A content provenance and authenticity score rates how trustworthy affiliate content and the network behind it really are. It looks at whether commission data is verified, whether affiliate relationships are disclosed, and whether the network has clean fraud and quality controls. Here is how we think about it, and how it connects to the Reliability and Trust Index.
What content provenance means in affiliate marketing
Provenance is the chain of trust behind a claim. When a page says a program pays 30 percent recurring on a 90 day cookie, provenance asks a simple question: where did that number come from, and when was it last checked. Most affiliate listicles cannot answer that. Their numbers are scraped once and never verified again, so they drift out of date and quietly mislead readers.
Our answer is to verify every program against its official affiliate page on a 30 to 60 day cycle, stamp each review with a verified date, and disclose every affiliate relationship on the page that carries it. That is the content side of provenance.
The authenticity layer for networks
On the network side, authenticity is about whether the platform protects the integrity of the data and the payouts. Three signals carry most of the weight.
- Fraud controls. Does the network detect invalid traffic, bot clicks, cookie stuffing, and attribution manipulation. Strong controls keep commissions honest.
- Data transparency. Can you see real time, log level reporting, so you can audit your own conversions rather than trust a black box.
- Disclosure and compliance. Does the ecosystem support clear FTC style disclosure, so readers know a link is an affiliate link.
These map directly onto two dimensions of the Reliability and Trust Index: the fraud controls score and the data transparency score.
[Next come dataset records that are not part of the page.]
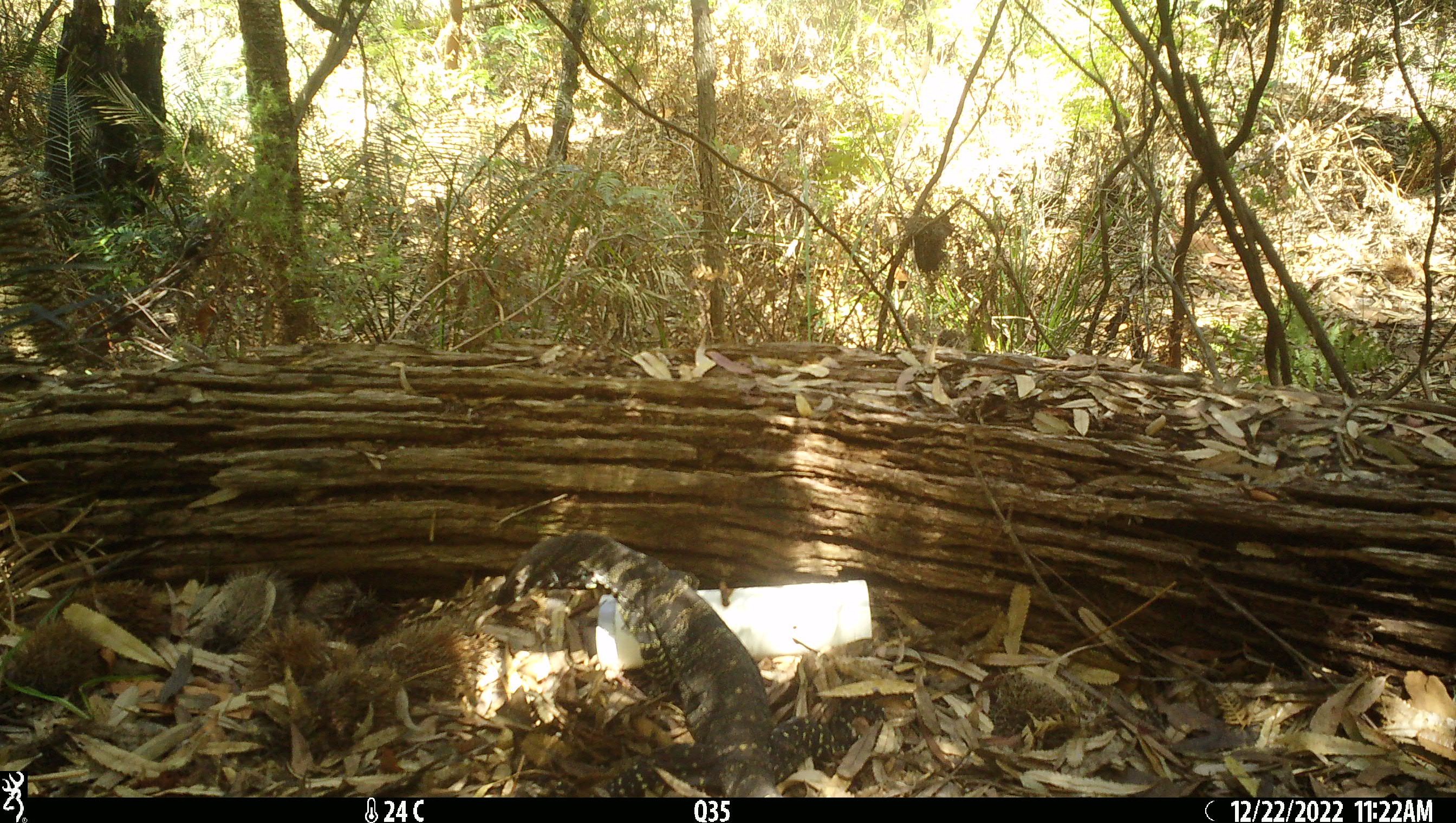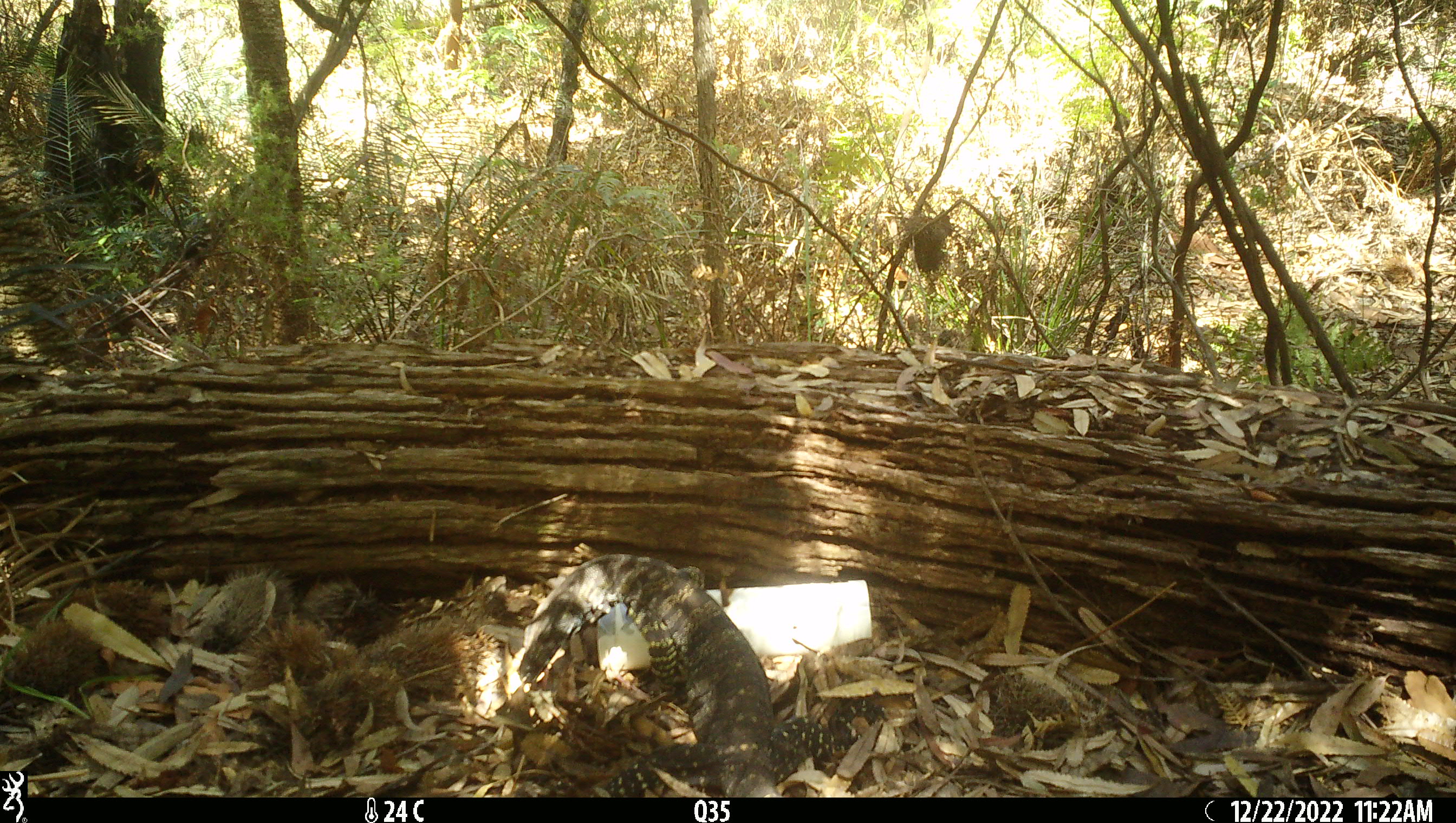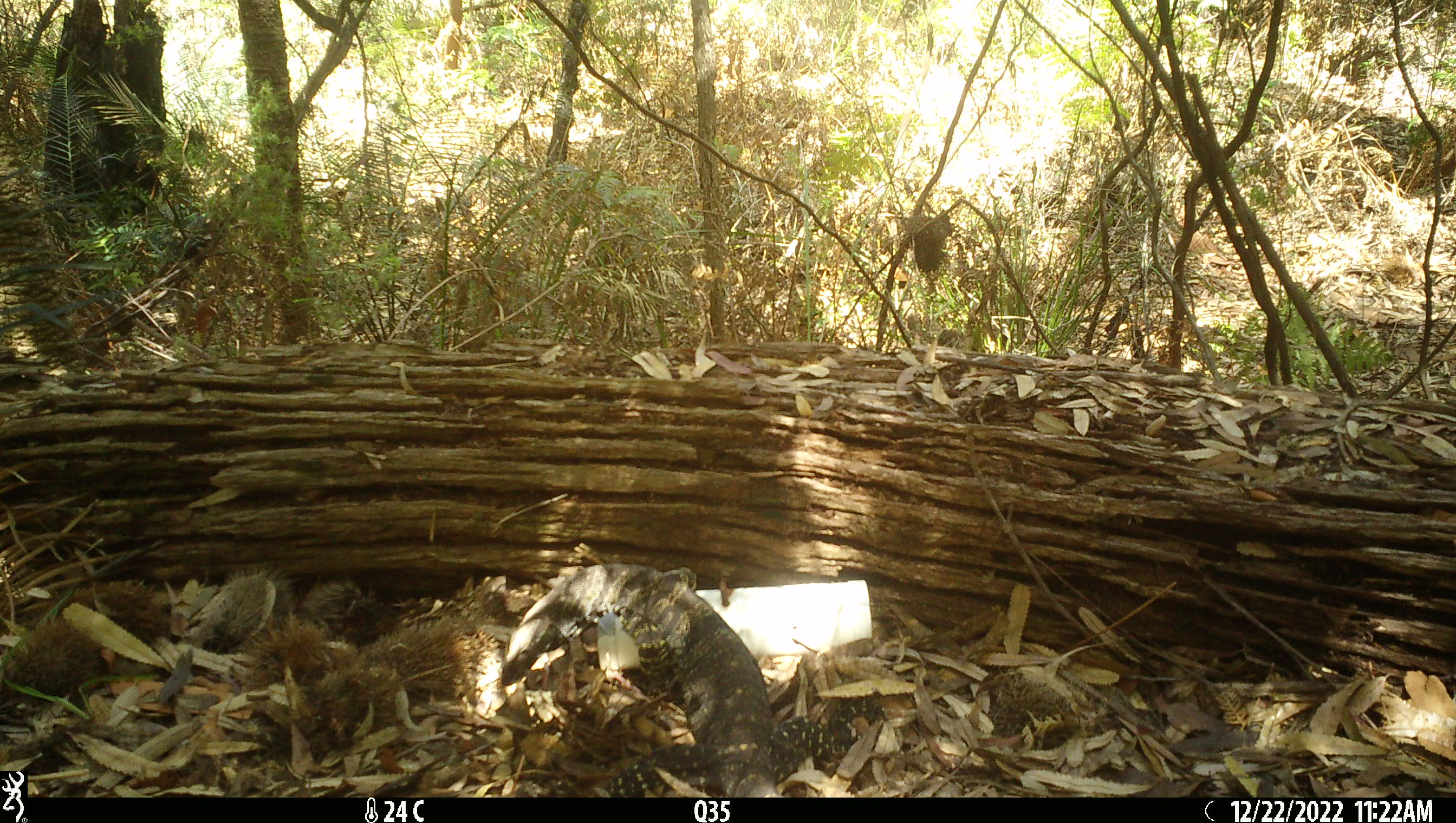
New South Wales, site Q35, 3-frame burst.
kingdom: Animalia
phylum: Chordata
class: Reptilia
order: Squamata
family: Varanidae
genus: Varanus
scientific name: Varanus varius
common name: lace monitor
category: goanna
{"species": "goanna (lace monitor) (Varanus varius)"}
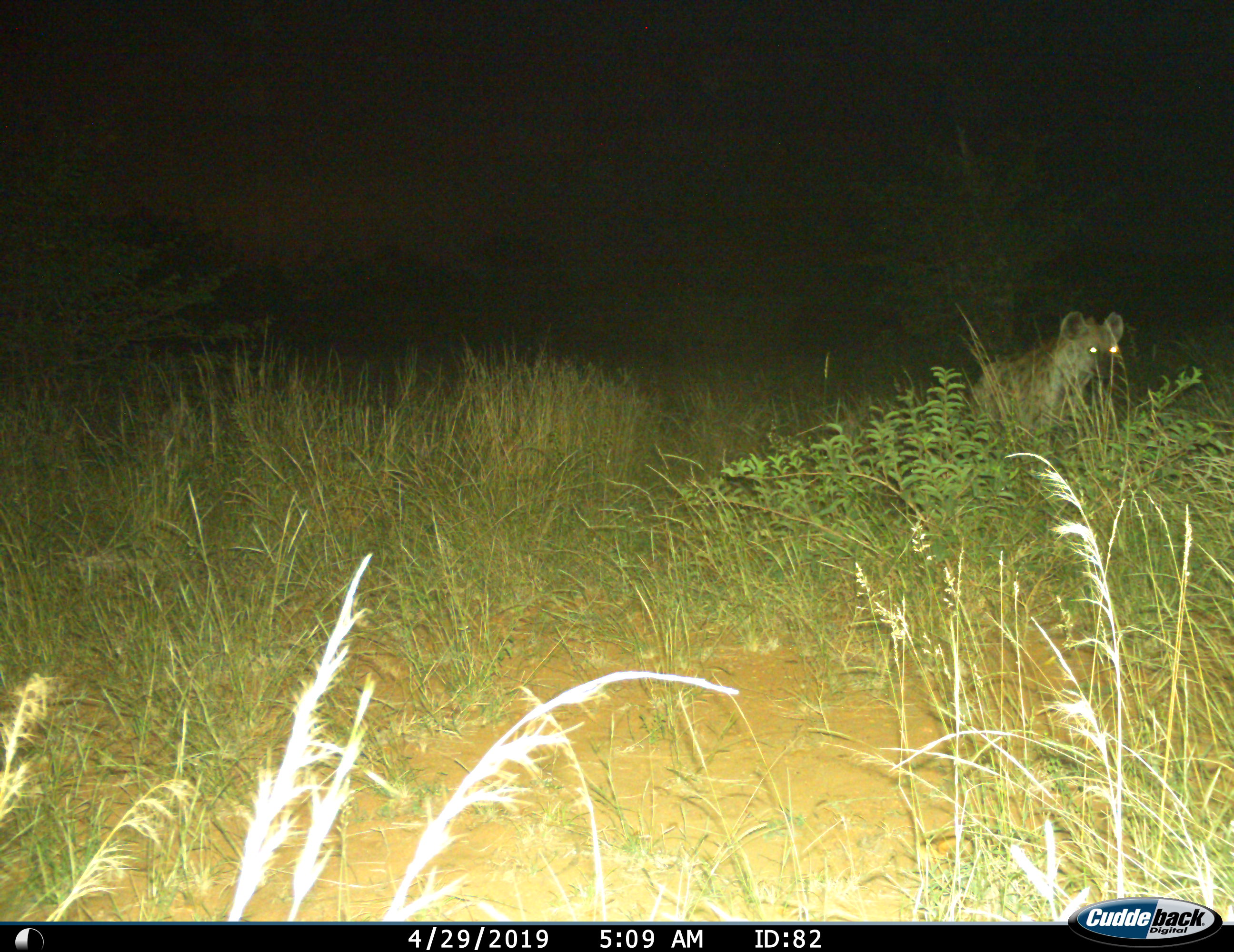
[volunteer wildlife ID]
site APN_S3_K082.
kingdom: Animalia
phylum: Chordata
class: Mammalia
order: Carnivora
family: Hyaenidae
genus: Crocuta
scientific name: Crocuta crocuta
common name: spotted hyena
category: hyenaspotted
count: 1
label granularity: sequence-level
Networks that rank high on both give content creators the cleanest foundation to build trustworthy reviews on.
How to read it
If you are choosing where to build, favor networks with high transparency and fraud scores, then publish content that shows its own provenance: verified dates, named sources, and clear disclosure. That combination is what AI answer engines and careful readers both reward. The full per network scores are in the index, with raw JSON and CSV.